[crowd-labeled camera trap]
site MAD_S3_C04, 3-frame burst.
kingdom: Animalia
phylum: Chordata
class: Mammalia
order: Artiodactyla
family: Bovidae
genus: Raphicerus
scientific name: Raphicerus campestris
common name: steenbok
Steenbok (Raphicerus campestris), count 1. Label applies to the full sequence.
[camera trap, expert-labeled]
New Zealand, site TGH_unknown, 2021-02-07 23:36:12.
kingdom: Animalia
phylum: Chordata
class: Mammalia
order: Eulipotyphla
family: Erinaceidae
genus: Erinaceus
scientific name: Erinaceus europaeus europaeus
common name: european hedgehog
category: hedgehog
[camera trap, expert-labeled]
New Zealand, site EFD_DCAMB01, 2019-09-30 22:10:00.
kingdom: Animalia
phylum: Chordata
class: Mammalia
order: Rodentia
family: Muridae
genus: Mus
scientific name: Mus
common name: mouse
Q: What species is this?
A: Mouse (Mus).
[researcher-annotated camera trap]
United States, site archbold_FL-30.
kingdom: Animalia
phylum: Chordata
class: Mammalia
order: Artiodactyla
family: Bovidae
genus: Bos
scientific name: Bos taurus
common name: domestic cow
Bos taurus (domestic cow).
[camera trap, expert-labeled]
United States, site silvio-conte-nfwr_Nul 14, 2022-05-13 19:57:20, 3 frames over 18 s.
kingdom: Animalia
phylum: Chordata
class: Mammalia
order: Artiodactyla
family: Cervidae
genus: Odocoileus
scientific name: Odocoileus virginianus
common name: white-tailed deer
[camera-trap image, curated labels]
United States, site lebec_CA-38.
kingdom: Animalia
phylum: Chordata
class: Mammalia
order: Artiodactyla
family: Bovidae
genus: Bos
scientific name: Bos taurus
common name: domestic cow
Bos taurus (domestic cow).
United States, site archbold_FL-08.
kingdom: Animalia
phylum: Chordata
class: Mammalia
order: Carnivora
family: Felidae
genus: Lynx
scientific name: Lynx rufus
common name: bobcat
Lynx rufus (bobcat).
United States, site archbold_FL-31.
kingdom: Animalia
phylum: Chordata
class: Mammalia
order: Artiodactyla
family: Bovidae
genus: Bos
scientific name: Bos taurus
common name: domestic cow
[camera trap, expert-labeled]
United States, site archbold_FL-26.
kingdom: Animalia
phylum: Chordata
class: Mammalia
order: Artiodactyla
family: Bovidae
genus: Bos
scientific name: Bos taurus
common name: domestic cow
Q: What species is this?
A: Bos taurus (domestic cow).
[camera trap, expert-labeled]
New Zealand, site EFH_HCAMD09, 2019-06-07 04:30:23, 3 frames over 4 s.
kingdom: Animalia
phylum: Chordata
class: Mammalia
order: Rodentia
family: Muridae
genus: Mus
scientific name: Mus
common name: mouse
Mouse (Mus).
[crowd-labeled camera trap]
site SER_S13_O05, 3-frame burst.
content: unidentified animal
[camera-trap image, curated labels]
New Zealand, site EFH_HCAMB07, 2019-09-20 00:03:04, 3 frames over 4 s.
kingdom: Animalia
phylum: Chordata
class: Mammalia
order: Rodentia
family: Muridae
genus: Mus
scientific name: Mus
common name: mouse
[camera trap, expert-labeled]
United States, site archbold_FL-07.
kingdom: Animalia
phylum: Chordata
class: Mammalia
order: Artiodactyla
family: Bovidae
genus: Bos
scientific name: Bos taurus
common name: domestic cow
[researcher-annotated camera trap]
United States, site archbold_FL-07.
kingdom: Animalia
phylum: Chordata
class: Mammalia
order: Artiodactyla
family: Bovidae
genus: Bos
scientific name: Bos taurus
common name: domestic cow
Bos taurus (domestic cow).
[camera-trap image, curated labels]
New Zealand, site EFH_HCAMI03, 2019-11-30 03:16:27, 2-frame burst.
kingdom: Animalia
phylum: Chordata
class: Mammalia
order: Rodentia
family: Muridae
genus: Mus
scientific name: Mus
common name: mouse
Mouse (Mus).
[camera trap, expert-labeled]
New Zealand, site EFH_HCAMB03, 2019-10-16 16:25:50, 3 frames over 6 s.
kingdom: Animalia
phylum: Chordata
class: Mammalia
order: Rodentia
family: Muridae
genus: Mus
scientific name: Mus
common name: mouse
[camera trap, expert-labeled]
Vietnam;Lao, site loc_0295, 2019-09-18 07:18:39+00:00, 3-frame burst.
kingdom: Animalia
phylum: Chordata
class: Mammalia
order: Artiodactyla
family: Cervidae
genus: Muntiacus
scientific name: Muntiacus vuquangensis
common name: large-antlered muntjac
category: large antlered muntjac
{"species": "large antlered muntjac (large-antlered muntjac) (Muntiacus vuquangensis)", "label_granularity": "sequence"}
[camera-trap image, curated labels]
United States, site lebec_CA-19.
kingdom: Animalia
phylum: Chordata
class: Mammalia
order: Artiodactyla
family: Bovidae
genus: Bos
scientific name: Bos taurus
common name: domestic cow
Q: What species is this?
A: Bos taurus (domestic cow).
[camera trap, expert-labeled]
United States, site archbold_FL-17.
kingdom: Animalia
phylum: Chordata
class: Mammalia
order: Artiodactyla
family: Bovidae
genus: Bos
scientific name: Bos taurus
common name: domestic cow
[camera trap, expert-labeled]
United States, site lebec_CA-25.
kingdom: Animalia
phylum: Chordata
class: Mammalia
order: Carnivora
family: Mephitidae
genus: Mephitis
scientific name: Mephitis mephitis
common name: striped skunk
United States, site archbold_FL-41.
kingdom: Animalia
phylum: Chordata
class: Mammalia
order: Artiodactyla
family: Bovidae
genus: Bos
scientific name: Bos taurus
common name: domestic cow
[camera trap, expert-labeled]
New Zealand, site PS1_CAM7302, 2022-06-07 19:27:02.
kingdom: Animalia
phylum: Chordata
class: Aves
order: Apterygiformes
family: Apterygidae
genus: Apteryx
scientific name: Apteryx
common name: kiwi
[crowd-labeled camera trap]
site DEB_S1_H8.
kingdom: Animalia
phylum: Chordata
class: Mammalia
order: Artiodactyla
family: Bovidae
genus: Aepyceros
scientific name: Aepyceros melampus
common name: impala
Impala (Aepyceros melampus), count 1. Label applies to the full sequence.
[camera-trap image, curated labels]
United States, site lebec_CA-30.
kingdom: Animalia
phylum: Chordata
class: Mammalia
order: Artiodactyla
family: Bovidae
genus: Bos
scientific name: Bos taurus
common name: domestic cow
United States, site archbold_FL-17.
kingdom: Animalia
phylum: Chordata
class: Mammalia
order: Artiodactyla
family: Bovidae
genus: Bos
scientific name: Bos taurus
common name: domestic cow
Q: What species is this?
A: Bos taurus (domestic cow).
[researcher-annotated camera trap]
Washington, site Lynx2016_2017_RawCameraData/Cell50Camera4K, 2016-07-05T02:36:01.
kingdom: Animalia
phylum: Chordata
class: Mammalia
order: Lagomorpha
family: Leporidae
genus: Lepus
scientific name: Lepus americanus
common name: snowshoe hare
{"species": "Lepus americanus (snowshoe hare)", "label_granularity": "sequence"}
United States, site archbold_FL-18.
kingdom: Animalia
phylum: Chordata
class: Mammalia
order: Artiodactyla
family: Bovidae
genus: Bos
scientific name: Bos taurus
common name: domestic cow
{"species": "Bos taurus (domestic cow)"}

• _ASSIGNMENT_
Retype the material above from start to finish without any changes.

• _RESULT_
[crowd-labeled camera trap]
site MAD_S3_C04, 3-frame burst.
kingdom: Animalia
phylum: Chordata
class: Mammalia
order: Artiodactyla
family: Bovidae
genus: Raphicerus
scientific name: Raphicerus campestris
common name: steenbok
Steenbok (Raphicerus campestris), count 1. Label applies to the full sequence.
[camera trap, expert-labeled]
New Zealand, site TGH_unknown, 2021-02-07 23:36:12.
kingdom: Animalia
phylum: Chordata
class: Mammalia
order: Eulipotyphla
family: Erinaceidae
genus: Erinaceus
scientific name: Erinaceus europaeus europaeus
common name: european hedgehog
category: hedgehog
[camera trap, expert-labeled]
New Zealand, site EFD_DCAMB01, 2019-09-30 22:10:00.
kingdom: Animalia
phylum: Chordata
class: Mammalia
order: Rodentia
family: Muridae
genus: Mus
scientific name: Mus
common name: mouse
Q: What species is this?
A: Mouse (Mus).
[researcher-annotated camera trap]
United States, site archbold_FL-30.
kingdom: Animalia
phylum: Chordata
class: Mammalia
order: Artiodactyla
family: Bovidae
genus: Bos
scientific name: Bos taurus
common name: domestic cow
Bos taurus (domestic cow).
[camera trap, expert-labeled]
United States, site silvio-conte-nfwr_Nul 14, 2022-05-13 19:57:20, 3 frames over 18 s.
kingdom: Animalia
phylum: Chordata
class: Mammalia
order: Artiodactyla
family: Cervidae
genus: Odocoileus
scientific name: Odocoileus virginianus
common name: white-tailed deer
[camera-trap image, curated labels]
United States, site lebec_CA-38.
kingdom: Animalia
phylum: Chordata
class: Mammalia
order: Artiodactyla
family: Bovidae
genus: Bos
scientific name: Bos taurus
common name: domestic cow
Bos taurus (domestic cow).
United States, site archbold_FL-08.
kingdom: Animalia
phylum: Chordata
class: Mammalia
order: Carnivora
family: Felidae
genus: Lynx
scientific name: Lynx rufus
common name: bobcat
Lynx rufus (bobcat).
United States, site archbold_FL-31.
kingdom: Animalia
phylum: Chordata
class: Mammalia
order: Artiodactyla
family: Bovidae
genus: Bos
scientific name: Bos taurus
common name: domestic cow
[camera trap, expert-labeled]
United States, site archbold_FL-26.
kingdom: Animalia
phylum: Chordata
class: Mammalia
order: Artiodactyla
family: Bovidae
genus: Bos
scientific name: Bos taurus
common name: domestic cow
Q: What species is this?
A: Bos taurus (domestic cow).
[camera trap, expert-labeled]
New Zealand, site EFH_HCAMD09, 2019-06-07 04:30:23, 3 frames over 4 s.
kingdom: Animalia
phylum: Chordata
class: Mammalia
order: Rodentia
family: Muridae
genus: Mus
scientific name: Mus
common name: mouse
Mouse (Mus).
[crowd-labeled camera trap]
site SER_S13_O05, 3-frame burst.
content: unidentified animal
[camera-trap image, curated labels]
New Zealand, site EFH_HCAMB07, 2019-09-20 00:03:04, 3 frames over 4 s.
kingdom: Animalia
phylum: Chordata
class: Mammalia
order: Rodentia
family: Muridae
genus: Mus
scientific name: Mus
common name: mouse
[camera trap, expert-labeled]
United States, site archbold_FL-07.
kingdom: Animalia
phylum: Chordata
class: Mammalia
order: Artiodactyla
family: Bovidae
genus: Bos
scientific name: Bos taurus
common name: domestic cow
[researcher-annotated camera trap]
United States, site archbold_FL-07.
kingdom: Animalia
phylum: Chordata
class: Mammalia
order: Artiodactyla
family: Bovidae
genus: Bos
scientific name: Bos taurus
common name: domestic cow
Bos taurus (domestic cow).
[camera-trap image, curated labels]
New Zealand, site EFH_HCAMI03, 2019-11-30 03:16:27, 2-frame burst.
kingdom: Animalia
phylum: Chordata
class: Mammalia
order: Rodentia
family: Muridae
genus: Mus
scientific name: Mus
common name: mouse
Mouse (Mus).
[camera trap, expert-labeled]
New Zealand, site EFH_HCAMB03, 2019-10-16 16:25:50, 3 frames over 6 s.
kingdom: Animalia
phylum: Chordata
class: Mammalia
order: Rodentia
family: Muridae
genus: Mus
scientific name: Mus
common name: mouse
[camera trap, expert-labeled]
Vietnam;Lao, site loc_0295, 2019-09-18 07:18:39+00:00, 3-frame burst.
kingdom: Animalia
phylum: Chordata
class: Mammalia
order: Artiodactyla
family: Cervidae
genus: Muntiacus
scientific name: Muntiacus vuquangensis
common name: large-antlered muntjac
category: large antlered muntjac
{"species": "large antlered muntjac (large-antlered muntjac) (Muntiacus vuquangensis)", "label_granularity": "sequence"}
[camera-trap image, curated labels]
United States, site lebec_CA-19.
kingdom: Animalia
phylum: Chordata
class: Mammalia
order: Artiodactyla
family: Bovidae
genus: Bos
scientific name: Bos taurus
common name: domestic cow
Q: What species is this?
A: Bos taurus (domestic cow).
[camera trap, expert-labeled]
United States, site archbold_FL-17.
kingdom: Animalia
phylum: Chordata
class: Mammalia
order: Artiodactyla
family: Bovidae
genus: Bos
scientific name: Bos taurus
common name: domestic cow
[camera trap, expert-labeled]
United States, site lebec_CA-25.
kingdom: Animalia
phylum: Chordata
class: Mammalia
order: Carnivora
family: Mephitidae
genus: Mephitis
scientific name: Mephitis mephitis
common name: striped skunk
United States, site archbold_FL-41.
kingdom: Animalia
phylum: Chordata
class: Mammalia
order: Artiodactyla
family: Bovidae
genus: Bos
scientific name: Bos taurus
common name: domestic cow
[camera trap, expert-labeled]
New Zealand, site PS1_CAM7302, 2022-06-07 19:27:02.
kingdom: Animalia
phylum: Chordata
class: Aves
order: Apterygiformes
family: Apterygidae
genus: Apteryx
scientific name: Apteryx
common name: kiwi
[crowd-labeled camera trap]
site DEB_S1_H8.
kingdom: Animalia
phylum: Chordata
class: Mammalia
order: Artiodactyla
family: Bovidae
genus: Aepyceros
scientific name: Aepyceros melampus
common name: impala
Impala (Aepyceros melampus), count 1. Label applies to the full sequence.
[camera-trap image, curated labels]
United States, site lebec_CA-30.
kingdom: Animalia
phylum: Chordata
class: Mammalia
order: Artiodactyla
family: Bovidae
genus: Bos
scientific name: Bos taurus
common name: domestic cow
United States, site archbold_FL-17.
kingdom: Animalia
phylum: Chordata
class: Mammalia
order: Artiodactyla
family: Bovidae
genus: Bos
scientific name: Bos taurus
common name: domestic cow
Q: What species is this?
A: Bos taurus (domestic cow).
[researcher-annotated camera trap]
Washington, site Lynx2016_2017_RawCameraData/Cell50Camera4K, 2016-07-05T02:36:01.
kingdom: Animalia
phylum: Chordata
class: Mammalia
order: Lagomorpha
family: Leporidae
genus: Lepus
scientific name: Lepus americanus
common name: snowshoe hare
{"species": "Lepus americanus (snowshoe hare)", "label_granularity": "sequence"}
United States, site archbold_FL-18.
kingdom: Animalia
phylum: Chordata
class: Mammalia
order: Artiodactyla
family: Bovidae
genus: Bos
scientific name: Bos taurus
common name: domestic cow
{"species": "Bos taurus (domestic cow)"}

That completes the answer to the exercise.